Task to carry out. Lines before the one containing "family: Cercopithecidae" are to be skipped; reproduce that line and the rest of the records below exactly.

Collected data
============================================================

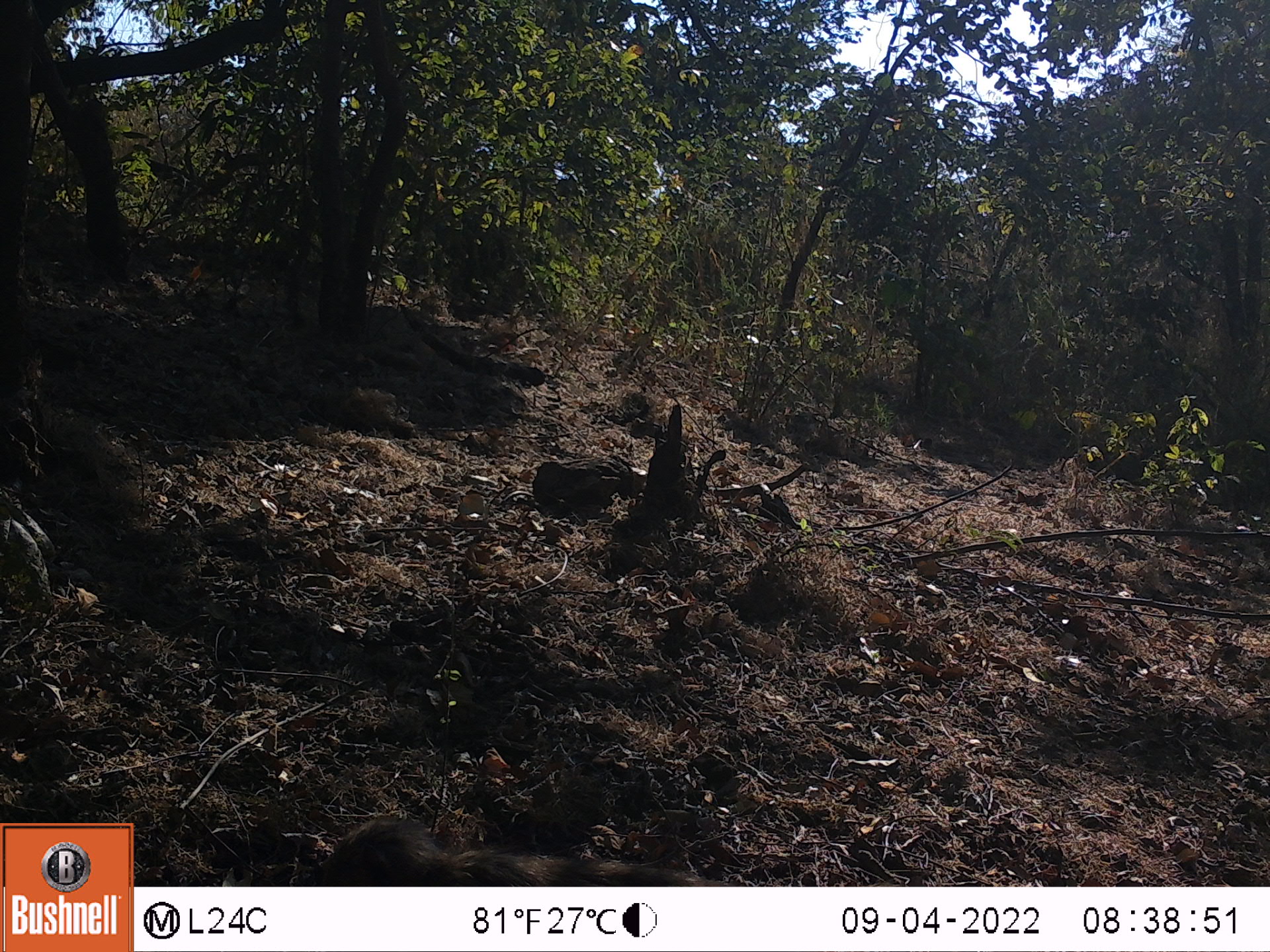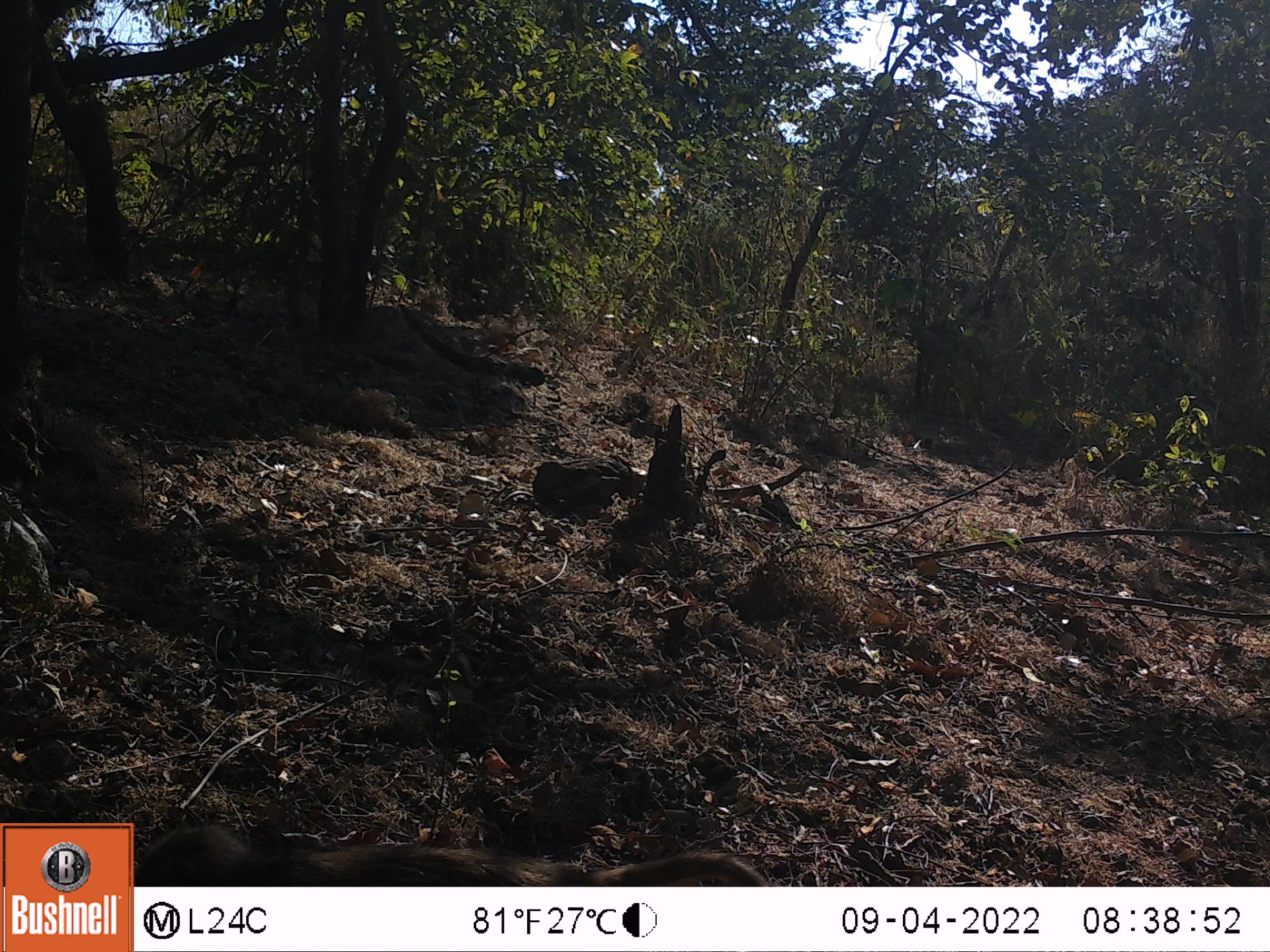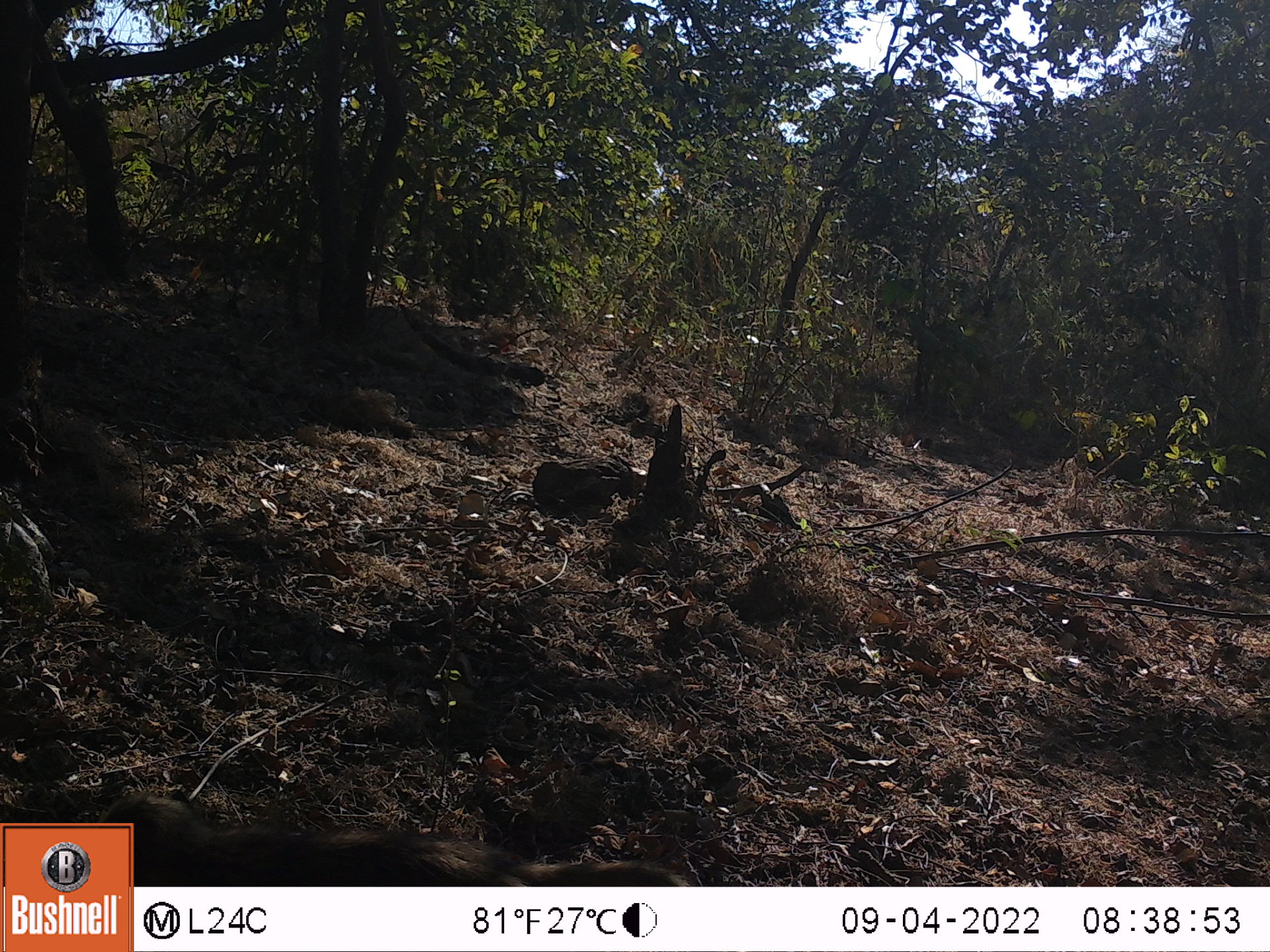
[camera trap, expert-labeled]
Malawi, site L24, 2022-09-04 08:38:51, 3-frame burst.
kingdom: Animalia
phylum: Chordata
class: Mammalia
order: Primates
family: Cercopithecidae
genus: Papio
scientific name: Papio cynocephalus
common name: yellow baboon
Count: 1.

============================================================

Solution to the exercise.
family: Cercopithecidae
genus: Papio
scientific name: Papio cynocephalus
common name: yellow baboon
Count: 1.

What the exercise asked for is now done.